[Problem statement]
Reproduce each of the following records word for word, keeping every line in its original order.
** START Provided entries **
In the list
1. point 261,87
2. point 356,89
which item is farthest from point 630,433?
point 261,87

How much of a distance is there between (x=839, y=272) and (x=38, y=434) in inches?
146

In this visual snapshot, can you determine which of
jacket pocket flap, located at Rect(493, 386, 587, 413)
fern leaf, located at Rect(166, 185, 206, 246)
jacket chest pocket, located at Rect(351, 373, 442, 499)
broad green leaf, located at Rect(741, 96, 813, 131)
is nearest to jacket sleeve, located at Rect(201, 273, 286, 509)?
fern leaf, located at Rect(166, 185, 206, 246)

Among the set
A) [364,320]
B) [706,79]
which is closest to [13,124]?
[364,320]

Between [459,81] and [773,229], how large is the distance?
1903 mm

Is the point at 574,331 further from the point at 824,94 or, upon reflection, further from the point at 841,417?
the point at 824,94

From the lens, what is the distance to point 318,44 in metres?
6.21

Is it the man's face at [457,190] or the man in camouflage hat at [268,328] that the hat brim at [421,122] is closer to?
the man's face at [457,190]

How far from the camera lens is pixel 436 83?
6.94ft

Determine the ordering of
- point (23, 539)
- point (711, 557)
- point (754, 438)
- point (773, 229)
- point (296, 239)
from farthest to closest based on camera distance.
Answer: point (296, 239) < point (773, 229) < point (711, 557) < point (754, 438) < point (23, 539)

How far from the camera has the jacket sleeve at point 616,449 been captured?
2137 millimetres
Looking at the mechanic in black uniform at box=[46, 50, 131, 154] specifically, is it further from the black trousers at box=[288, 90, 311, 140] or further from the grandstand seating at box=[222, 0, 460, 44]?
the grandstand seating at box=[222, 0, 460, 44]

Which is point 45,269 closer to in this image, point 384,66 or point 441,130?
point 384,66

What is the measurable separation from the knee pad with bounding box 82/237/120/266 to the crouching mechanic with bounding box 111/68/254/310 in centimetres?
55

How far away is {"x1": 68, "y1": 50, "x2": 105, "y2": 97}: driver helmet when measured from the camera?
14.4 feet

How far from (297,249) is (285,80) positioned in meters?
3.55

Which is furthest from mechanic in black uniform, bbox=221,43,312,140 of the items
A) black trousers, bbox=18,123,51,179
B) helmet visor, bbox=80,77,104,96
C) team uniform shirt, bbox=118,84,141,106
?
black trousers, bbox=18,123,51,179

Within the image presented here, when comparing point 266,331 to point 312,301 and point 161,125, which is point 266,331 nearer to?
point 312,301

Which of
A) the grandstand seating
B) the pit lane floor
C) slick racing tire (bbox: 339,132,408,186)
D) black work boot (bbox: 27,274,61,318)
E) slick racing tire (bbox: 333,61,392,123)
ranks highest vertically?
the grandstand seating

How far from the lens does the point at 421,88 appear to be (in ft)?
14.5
** END Provided entries **
[Reply]
In the list
1. point 261,87
2. point 356,89
which item is farthest from point 630,433?
point 261,87

How much of a distance is there between (x=839, y=272) and (x=38, y=434) in inches?
146

In this visual snapshot, can you determine which of
jacket pocket flap, located at Rect(493, 386, 587, 413)
fern leaf, located at Rect(166, 185, 206, 246)
jacket chest pocket, located at Rect(351, 373, 442, 499)
broad green leaf, located at Rect(741, 96, 813, 131)
is nearest to jacket sleeve, located at Rect(201, 273, 286, 509)?
fern leaf, located at Rect(166, 185, 206, 246)

Among the set
A) [364,320]
B) [706,79]
which is closest to [13,124]?
[364,320]

Between [459,81] and [773,229], how large is the distance?
1903 mm

Is the point at 574,331 further from the point at 824,94 or, upon reflection, further from the point at 841,417?
the point at 824,94

From the lens, what is the distance to point 318,44 in metres?
6.21

Is it the man's face at [457,190] or the man in camouflage hat at [268,328] that the hat brim at [421,122] is closer to?
the man's face at [457,190]

How far from the camera lens is pixel 436 83?
6.94ft

Determine the ordering of
- point (23, 539)
- point (711, 557)
- point (754, 438)
- point (773, 229)
- point (296, 239)
from farthest to closest based on camera distance.
Answer: point (296, 239) < point (773, 229) < point (711, 557) < point (754, 438) < point (23, 539)

How far from the camera has the jacket sleeve at point 616,449 been captured?
2137 millimetres
Looking at the mechanic in black uniform at box=[46, 50, 131, 154] specifically, is it further from the black trousers at box=[288, 90, 311, 140] or further from the grandstand seating at box=[222, 0, 460, 44]?
the grandstand seating at box=[222, 0, 460, 44]

Which is point 45,269 closer to in this image, point 384,66 or point 441,130?
point 384,66

What is the measurable separation from the knee pad with bounding box 82/237/120/266 to the crouching mechanic with bounding box 111/68/254/310 in centimetres?
55

How far away is {"x1": 68, "y1": 50, "x2": 105, "y2": 97}: driver helmet when measured from the camera?
14.4 feet

How far from (297,249) is (285,80) positioned in meters?
3.55

Which is furthest from mechanic in black uniform, bbox=221,43,312,140 of the items
A) black trousers, bbox=18,123,51,179
B) helmet visor, bbox=80,77,104,96
C) team uniform shirt, bbox=118,84,141,106
?
black trousers, bbox=18,123,51,179

Within the image presented here, when comparing point 266,331 to point 312,301 and point 161,125, which is point 266,331 nearer to?
point 312,301

Which of
A) the grandstand seating
B) the pit lane floor
C) slick racing tire (bbox: 339,132,408,186)
D) black work boot (bbox: 27,274,61,318)
E) slick racing tire (bbox: 333,61,392,123)
ranks highest vertically?
the grandstand seating

How far from the lens does the point at 421,88 appear to be (in ft)?
14.5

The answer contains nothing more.